## BEGIN
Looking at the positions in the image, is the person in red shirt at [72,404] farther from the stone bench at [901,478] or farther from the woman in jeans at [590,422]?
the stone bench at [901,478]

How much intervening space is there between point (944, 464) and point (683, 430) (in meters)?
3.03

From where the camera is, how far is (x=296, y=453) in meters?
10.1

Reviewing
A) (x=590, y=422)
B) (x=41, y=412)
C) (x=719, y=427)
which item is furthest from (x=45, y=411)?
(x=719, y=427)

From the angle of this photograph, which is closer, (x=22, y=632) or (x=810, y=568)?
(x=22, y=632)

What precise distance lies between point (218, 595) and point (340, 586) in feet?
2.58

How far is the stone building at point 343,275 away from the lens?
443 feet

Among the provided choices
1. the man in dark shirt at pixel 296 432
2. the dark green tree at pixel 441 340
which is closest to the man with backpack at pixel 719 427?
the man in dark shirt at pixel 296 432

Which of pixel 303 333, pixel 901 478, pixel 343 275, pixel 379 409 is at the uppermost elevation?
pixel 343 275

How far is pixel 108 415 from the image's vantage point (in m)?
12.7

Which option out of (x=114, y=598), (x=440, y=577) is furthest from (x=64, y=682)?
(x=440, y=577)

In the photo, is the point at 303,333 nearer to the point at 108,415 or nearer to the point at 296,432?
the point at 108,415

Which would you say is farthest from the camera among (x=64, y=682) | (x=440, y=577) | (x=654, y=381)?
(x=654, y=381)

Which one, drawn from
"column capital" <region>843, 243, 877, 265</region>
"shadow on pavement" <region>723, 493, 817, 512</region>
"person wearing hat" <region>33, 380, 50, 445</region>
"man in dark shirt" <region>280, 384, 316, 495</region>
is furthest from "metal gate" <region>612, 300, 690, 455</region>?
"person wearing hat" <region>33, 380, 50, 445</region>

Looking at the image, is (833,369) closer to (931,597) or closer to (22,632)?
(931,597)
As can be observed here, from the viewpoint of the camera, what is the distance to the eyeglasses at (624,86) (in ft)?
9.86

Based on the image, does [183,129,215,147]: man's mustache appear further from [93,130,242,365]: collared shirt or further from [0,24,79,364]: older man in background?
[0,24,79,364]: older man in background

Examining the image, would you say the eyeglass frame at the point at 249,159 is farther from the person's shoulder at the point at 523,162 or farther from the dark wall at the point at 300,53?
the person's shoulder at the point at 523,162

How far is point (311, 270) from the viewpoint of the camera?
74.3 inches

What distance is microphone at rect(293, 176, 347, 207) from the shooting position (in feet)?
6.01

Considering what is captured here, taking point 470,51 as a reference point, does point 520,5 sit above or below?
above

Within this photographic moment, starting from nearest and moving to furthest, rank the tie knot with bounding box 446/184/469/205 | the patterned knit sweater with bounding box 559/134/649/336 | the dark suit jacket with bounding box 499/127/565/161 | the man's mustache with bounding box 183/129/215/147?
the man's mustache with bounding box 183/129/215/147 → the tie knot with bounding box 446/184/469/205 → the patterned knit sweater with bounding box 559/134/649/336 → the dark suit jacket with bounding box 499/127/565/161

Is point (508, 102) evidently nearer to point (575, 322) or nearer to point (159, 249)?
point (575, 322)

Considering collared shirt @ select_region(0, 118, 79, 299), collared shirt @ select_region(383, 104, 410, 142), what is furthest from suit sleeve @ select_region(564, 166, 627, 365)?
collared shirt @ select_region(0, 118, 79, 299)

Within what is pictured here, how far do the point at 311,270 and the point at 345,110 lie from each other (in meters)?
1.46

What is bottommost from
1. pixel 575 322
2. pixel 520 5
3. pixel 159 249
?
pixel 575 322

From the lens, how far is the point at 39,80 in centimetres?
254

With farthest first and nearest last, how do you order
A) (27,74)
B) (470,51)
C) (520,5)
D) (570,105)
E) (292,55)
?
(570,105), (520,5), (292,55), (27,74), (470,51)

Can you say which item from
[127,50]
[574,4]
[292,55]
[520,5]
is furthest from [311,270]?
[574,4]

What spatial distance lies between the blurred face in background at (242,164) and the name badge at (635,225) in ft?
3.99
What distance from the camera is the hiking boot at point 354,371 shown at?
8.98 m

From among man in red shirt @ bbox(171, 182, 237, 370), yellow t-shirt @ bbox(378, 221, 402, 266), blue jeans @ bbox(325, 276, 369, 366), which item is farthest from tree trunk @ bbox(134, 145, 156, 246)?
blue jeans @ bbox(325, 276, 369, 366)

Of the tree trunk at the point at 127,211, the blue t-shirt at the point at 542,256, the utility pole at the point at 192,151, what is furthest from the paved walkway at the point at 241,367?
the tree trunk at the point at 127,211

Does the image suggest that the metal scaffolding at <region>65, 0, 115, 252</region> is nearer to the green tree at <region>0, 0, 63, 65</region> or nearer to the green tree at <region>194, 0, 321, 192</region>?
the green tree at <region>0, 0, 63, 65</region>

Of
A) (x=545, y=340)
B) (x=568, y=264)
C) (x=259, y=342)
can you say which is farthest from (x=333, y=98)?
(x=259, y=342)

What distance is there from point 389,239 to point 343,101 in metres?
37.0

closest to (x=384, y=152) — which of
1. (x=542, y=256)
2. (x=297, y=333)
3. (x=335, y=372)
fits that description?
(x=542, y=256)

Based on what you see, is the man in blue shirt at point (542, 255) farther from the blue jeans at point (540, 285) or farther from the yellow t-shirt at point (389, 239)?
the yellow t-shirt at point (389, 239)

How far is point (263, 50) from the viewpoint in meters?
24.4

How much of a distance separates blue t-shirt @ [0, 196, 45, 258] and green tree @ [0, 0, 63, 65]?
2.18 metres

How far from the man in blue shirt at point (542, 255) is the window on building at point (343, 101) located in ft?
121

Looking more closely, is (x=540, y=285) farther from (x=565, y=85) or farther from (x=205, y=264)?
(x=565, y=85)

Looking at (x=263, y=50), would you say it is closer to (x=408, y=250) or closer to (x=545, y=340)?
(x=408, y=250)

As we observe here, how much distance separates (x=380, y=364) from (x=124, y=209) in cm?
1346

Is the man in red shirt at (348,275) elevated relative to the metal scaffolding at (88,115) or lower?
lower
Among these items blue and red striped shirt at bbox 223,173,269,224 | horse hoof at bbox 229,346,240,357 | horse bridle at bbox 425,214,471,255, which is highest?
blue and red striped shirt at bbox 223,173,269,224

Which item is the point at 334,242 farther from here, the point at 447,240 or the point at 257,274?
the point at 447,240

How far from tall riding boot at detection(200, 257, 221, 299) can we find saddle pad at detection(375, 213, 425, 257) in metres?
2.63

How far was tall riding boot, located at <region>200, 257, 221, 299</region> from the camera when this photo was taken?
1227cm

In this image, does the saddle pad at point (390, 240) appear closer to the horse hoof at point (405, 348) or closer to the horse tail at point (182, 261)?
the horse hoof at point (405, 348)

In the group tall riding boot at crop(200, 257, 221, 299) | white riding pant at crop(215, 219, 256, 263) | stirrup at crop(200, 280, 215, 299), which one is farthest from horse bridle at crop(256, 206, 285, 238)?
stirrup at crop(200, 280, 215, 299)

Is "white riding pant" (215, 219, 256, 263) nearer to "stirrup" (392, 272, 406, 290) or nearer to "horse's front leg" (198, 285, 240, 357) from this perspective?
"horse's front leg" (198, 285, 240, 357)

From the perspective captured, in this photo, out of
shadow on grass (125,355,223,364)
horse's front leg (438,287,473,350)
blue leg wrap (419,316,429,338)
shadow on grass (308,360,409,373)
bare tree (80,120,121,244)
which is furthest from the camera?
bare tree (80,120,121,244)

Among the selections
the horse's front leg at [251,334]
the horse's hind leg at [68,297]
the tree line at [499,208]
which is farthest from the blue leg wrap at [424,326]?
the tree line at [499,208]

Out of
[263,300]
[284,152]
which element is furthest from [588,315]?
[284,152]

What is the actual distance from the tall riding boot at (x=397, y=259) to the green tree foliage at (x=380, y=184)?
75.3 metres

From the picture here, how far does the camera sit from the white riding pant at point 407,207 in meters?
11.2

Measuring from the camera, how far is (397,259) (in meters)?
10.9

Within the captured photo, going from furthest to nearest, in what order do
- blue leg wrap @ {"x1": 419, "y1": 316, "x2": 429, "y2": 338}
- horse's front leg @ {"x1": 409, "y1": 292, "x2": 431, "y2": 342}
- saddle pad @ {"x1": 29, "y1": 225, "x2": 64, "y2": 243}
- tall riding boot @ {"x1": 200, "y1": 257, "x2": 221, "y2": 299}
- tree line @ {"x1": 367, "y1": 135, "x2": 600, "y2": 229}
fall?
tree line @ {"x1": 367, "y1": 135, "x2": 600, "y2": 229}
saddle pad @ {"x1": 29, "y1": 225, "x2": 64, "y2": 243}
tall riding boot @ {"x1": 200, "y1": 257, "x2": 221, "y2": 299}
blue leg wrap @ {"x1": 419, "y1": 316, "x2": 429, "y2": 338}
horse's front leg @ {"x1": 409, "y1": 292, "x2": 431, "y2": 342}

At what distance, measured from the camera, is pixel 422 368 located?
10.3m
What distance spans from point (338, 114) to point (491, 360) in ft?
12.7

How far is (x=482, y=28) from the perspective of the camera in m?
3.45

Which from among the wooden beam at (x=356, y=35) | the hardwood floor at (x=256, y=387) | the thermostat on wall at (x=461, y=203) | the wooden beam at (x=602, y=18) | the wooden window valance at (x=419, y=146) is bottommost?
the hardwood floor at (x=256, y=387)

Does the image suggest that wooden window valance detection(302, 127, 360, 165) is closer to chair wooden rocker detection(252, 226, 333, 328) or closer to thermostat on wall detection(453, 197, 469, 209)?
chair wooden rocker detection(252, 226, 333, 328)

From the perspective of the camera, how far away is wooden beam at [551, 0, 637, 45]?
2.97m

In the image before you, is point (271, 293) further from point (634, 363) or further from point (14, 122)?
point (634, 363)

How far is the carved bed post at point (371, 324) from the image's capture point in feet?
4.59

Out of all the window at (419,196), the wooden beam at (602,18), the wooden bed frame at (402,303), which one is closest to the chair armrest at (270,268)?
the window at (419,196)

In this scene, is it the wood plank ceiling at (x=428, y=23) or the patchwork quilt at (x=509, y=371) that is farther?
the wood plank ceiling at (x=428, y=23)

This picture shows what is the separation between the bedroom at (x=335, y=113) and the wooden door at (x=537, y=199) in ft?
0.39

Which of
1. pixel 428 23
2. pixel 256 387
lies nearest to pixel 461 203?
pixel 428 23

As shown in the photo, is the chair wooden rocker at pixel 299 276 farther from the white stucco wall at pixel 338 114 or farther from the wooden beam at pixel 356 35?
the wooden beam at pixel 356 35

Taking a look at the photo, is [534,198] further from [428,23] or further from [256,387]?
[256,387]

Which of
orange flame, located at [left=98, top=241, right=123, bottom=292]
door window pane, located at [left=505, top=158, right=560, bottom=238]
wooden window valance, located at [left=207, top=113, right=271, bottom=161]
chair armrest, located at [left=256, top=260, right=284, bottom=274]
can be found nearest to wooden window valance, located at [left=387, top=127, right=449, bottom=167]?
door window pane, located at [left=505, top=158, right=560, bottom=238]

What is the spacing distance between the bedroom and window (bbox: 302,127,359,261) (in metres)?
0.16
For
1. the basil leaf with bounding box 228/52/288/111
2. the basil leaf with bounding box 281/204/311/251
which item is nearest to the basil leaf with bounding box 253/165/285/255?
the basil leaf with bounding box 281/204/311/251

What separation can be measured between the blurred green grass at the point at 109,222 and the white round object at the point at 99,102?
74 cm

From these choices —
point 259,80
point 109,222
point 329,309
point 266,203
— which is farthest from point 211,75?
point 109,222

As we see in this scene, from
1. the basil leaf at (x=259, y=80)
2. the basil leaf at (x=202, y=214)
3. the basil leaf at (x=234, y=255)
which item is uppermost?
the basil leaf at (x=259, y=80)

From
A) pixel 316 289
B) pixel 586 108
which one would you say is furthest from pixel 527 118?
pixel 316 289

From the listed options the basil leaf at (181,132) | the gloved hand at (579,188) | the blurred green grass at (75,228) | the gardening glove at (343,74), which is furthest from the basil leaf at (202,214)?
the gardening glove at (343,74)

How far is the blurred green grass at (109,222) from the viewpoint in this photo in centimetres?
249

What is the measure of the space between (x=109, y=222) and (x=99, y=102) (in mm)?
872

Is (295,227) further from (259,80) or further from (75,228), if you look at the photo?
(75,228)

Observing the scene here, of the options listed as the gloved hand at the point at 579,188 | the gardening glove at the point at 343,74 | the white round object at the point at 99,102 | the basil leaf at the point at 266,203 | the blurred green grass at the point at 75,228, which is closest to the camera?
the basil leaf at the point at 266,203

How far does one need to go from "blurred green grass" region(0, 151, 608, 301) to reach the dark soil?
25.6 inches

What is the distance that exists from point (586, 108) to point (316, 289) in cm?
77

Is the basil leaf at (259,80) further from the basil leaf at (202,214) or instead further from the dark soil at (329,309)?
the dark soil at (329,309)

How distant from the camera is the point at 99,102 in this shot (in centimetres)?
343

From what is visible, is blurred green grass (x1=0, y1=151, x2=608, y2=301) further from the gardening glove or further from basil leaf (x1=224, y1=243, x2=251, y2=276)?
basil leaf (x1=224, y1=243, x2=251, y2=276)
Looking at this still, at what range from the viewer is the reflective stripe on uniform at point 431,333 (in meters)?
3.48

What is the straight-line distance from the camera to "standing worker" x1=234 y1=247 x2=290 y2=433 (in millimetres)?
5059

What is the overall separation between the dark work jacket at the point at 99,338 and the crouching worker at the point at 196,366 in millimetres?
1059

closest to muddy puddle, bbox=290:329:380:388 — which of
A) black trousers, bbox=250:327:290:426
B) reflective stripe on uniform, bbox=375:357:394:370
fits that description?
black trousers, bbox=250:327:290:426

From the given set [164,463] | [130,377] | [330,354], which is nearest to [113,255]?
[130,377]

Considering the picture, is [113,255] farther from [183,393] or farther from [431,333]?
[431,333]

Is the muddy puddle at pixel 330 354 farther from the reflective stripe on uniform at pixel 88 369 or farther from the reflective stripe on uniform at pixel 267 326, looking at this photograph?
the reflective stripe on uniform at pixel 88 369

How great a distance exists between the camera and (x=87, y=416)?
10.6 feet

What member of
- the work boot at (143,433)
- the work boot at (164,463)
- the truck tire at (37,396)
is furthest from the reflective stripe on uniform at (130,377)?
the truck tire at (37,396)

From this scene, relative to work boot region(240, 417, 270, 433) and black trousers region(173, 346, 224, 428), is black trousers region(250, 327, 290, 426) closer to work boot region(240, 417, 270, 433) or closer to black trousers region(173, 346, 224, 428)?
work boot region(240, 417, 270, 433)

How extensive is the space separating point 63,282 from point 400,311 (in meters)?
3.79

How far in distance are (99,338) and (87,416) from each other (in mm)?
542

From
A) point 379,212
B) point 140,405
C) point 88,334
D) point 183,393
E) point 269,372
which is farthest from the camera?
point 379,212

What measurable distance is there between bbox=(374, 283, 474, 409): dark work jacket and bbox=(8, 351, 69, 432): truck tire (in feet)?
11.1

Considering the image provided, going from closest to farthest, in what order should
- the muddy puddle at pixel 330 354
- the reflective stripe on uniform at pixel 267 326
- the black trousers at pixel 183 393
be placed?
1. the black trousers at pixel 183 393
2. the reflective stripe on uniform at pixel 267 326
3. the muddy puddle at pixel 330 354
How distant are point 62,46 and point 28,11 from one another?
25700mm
## END
* [Given instruction]: Please select every line of the material above that contains the string "exists", where case counts, and copy each one out as it appears.

* [Written answer]:
What is the distance that exists from point (586, 108) to point (316, 289) in cm?
How great a distance exists between the camera and (x=87, y=416)?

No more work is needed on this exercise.